Abstract:
To objectively evaluate the non-volatile components of domestic and foreign tobacco extracts, UPLC-Q-Orbitrap/HRMS technology was used to conduct a non-targeted analysis of these components in typical tobacco extract samples. Two supervised learning algorithms, orthogonal partial least squares discriminant analysis (OPLS-DA) and support vector machine (SVM), were used to construct models exploring the differences in the non-volatile components of domestic and foreign tobacco extracts. The predictive abilities of these models for leaf origin traceability were then compared. The results showed that: 1) A total of 167 non-volatile components were identified and classified into 14 compound categories from the tobacco extracts. The numbers of flavonoids, organic acids, and terpenoids were highest, while the number of esters was relatively low. 2) Utilizing the constructed OPLS-DA model, 26 characteristic components were screened (
VIP > 1 and
P < 0.05). Of these, the contents of 11 components, including DL-proline and rutin, were significantly higher in domestic samples than in foreign samples, while the contents of 15 components, such as D-(+)-tryptophan and 5-hydroxymethylfurfural, were significantly higher in foreign samples than in domestic samples.

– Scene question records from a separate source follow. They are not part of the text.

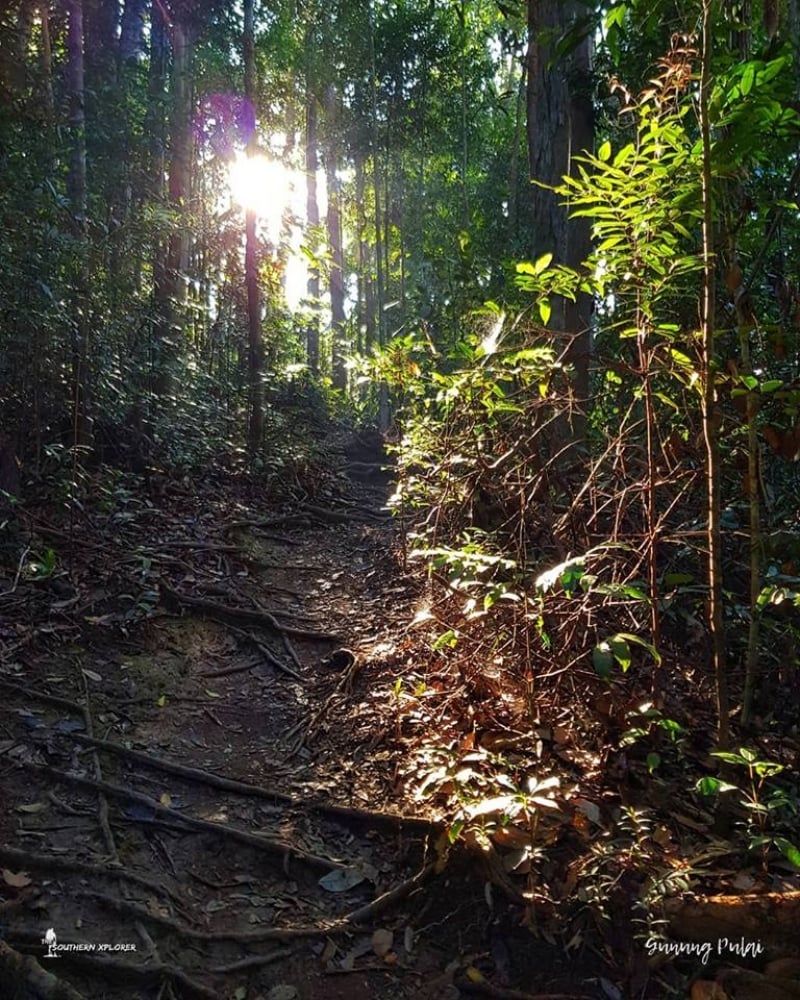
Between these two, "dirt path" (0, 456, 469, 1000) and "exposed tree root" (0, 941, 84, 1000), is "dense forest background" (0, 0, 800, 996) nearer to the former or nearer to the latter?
"dirt path" (0, 456, 469, 1000)

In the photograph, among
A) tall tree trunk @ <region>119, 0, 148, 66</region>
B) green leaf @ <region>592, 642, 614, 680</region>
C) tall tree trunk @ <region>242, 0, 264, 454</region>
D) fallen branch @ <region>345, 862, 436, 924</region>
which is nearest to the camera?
green leaf @ <region>592, 642, 614, 680</region>

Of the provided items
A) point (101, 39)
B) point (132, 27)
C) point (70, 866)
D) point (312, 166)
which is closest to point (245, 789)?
point (70, 866)

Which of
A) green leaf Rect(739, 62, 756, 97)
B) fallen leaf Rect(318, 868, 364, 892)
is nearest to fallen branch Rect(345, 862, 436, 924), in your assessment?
fallen leaf Rect(318, 868, 364, 892)

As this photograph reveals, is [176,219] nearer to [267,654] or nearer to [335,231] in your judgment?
[267,654]

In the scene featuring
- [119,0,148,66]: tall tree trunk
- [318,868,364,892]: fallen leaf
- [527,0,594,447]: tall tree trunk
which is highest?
[119,0,148,66]: tall tree trunk

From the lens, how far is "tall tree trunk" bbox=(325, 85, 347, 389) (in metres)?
16.7

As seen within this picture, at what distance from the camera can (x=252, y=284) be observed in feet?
29.4

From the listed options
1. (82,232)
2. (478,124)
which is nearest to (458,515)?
(82,232)

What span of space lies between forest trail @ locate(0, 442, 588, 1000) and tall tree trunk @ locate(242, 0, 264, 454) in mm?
3562

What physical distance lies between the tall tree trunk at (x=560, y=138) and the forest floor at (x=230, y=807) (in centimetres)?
253

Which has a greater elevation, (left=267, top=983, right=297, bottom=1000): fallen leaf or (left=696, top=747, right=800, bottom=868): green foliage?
(left=696, top=747, right=800, bottom=868): green foliage

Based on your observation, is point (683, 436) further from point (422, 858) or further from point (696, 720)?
point (422, 858)

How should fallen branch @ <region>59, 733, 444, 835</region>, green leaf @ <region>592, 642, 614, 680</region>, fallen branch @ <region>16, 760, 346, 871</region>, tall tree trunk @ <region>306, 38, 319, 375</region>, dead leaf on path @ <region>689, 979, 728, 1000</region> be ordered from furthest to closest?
tall tree trunk @ <region>306, 38, 319, 375</region>
fallen branch @ <region>59, 733, 444, 835</region>
fallen branch @ <region>16, 760, 346, 871</region>
green leaf @ <region>592, 642, 614, 680</region>
dead leaf on path @ <region>689, 979, 728, 1000</region>

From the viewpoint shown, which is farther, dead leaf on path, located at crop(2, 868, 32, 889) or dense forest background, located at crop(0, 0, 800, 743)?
dead leaf on path, located at crop(2, 868, 32, 889)
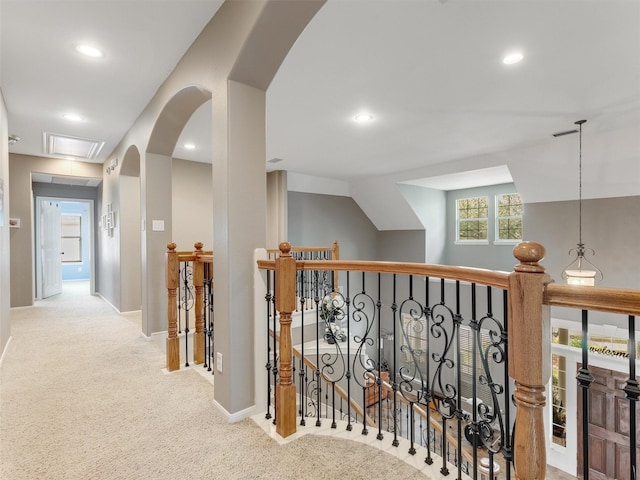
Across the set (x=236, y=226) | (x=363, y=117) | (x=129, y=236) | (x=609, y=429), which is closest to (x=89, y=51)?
(x=236, y=226)

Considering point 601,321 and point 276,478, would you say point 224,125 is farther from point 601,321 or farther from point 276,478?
point 601,321

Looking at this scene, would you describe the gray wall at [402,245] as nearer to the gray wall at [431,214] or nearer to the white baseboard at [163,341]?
the gray wall at [431,214]

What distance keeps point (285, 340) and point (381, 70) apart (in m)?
2.45

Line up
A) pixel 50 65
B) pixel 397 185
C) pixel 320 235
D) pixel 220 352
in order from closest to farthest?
pixel 220 352, pixel 50 65, pixel 397 185, pixel 320 235

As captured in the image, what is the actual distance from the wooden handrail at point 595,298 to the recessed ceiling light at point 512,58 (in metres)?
2.46

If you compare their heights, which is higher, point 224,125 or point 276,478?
point 224,125

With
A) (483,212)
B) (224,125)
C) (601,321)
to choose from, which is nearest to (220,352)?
(224,125)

The model was used to identify and trace the domestic and foreign tobacco extracts. The prediction accuracy for single extract samples and flavor base modules was 100.0% and 67.5%, respectively. 3) An SVM prediction model was established, and the identification accuracy for the origin traceability of single extract samples reached 100.0%, while the prediction accuracy for flavor base modules reached 75.0%, which was slightly higher than that of the OPLS-DA model. This study provides new analytical methods for identifying the composition of tobacco extracts, and can be used as technical references for identifying and tracing the origin of domestic and foreign tobacco extracts, as well as for their flavoring.